Entre los ejemplos mencionados por los libertarios aparecen casos que buscan instalar el concepto de “tasas sin sentido”. En Morón, por ejemplo, se menciona una tasa vinculada al COVID creada durante la pandemia que, según plantean, aún continúa cobrándose años después. También citan el caso de Carlos Tejedor, donde existe un tributo por movimiento de ganado que habría generado una recaudación millonaria, o una tasa en Cañuelas vinculada a la desinfección de taxis y remises.
Sin embargo, la iniciativa chocó rápidamente con la resistencia de intendentes de distintos signos políticos. Desde las administraciones locales advierten que las tasas representan uno de los principales recursos propios de los municipios, necesarios para financiar servicios que muchas veces deben sostener con recursos limitados.
El ministro de Gobierno bonaerense, Carlos Bianco, cuestionó la ofensiva libertaria y la calificó como una “operación de distracción”, señalando que el verdadero peso de la carga impositiva proviene mayoritariamente de tributos nacionales. Según datos citados durante una conferencia oficial, las tasas municipales representarían apenas el 0,7% de la carga impositiva del sector agropecuario, mientras que más del 90% corresponde a impuestos nacionales.

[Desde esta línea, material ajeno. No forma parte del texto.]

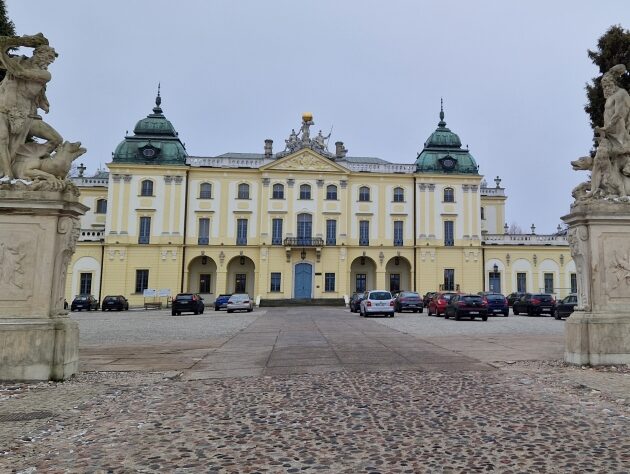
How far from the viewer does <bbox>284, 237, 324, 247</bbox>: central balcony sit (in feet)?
174

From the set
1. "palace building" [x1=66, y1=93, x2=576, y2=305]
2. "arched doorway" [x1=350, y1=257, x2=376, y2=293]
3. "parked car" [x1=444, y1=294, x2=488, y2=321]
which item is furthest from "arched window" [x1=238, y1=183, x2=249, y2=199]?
"parked car" [x1=444, y1=294, x2=488, y2=321]

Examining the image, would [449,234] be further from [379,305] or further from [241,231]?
[379,305]

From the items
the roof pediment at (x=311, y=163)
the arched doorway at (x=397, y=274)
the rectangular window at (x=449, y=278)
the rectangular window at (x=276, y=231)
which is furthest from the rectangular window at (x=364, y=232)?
the rectangular window at (x=449, y=278)

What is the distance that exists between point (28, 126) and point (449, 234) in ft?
165

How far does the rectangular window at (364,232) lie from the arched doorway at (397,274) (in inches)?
151

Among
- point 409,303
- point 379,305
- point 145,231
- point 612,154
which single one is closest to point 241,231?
point 145,231

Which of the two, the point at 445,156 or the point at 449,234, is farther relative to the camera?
the point at 445,156

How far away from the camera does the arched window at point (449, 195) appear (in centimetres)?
5541

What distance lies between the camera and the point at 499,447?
4.48 meters

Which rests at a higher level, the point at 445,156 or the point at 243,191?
the point at 445,156

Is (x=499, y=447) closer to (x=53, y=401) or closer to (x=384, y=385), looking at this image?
(x=384, y=385)

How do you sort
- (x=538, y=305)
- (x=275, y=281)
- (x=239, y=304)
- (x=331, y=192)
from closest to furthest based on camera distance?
(x=538, y=305) → (x=239, y=304) → (x=275, y=281) → (x=331, y=192)

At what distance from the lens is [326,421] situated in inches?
212

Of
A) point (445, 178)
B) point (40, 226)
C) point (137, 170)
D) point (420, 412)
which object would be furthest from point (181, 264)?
point (420, 412)
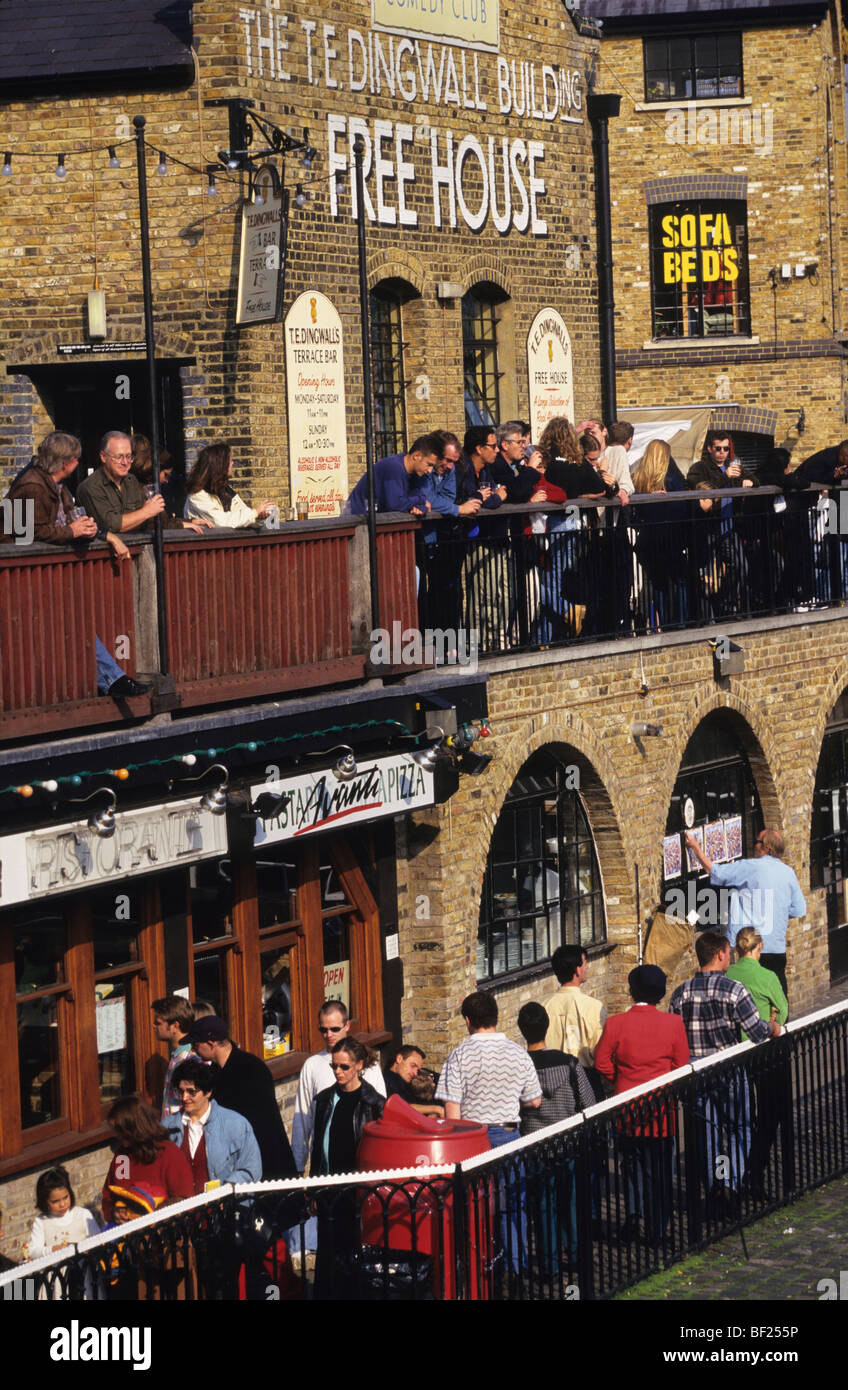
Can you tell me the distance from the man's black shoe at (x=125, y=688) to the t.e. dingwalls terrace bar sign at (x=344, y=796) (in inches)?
43.2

La respuesta también llegó desde intendencias de diferentes espacios políticos. El jefe comunal de Chivilcoy, Guillermo Britos, fue uno de los más duros al advertir que “los 135 municipios van a rechazar este disparate”, y planteó que el debate debería centrarse en impuestos nacionales como las retenciones o el impuesto al cheque.
En la misma línea, el intendente radical de General Viamonte, Franco Flexas, cuestionó que la propuesta provenga de dirigentes que, según dijo, “no conocen la realidad de los municipios” y advirtió que cada distrito tiene estructuras fiscales diferentes.
Incluso dentro de sectores que en algunos distritos mantienen acuerdos políticos con el oficialismo nacional, como el PRO, surgieron críticas a la iniciativa. En algunos municipios gobernados por ese espacio señalaron que eliminar tasas sin un esquema alternativo de financiamiento podría afectar la prestación de servicios básicos.
Aunque el espacio libertario tiene escasa representación en muchos concejos deliberantes —lo que dificulta que los proyectos prosperen— la discusión ya quedó instalada en la agenda política bonaerense. Para varios analistas, el objetivo central de la estrategia sería abrir un debate público sobre el sistema de tasas municipales y obligar a los gobiernos locales a explicar y defender estos tributos ante los vecinos.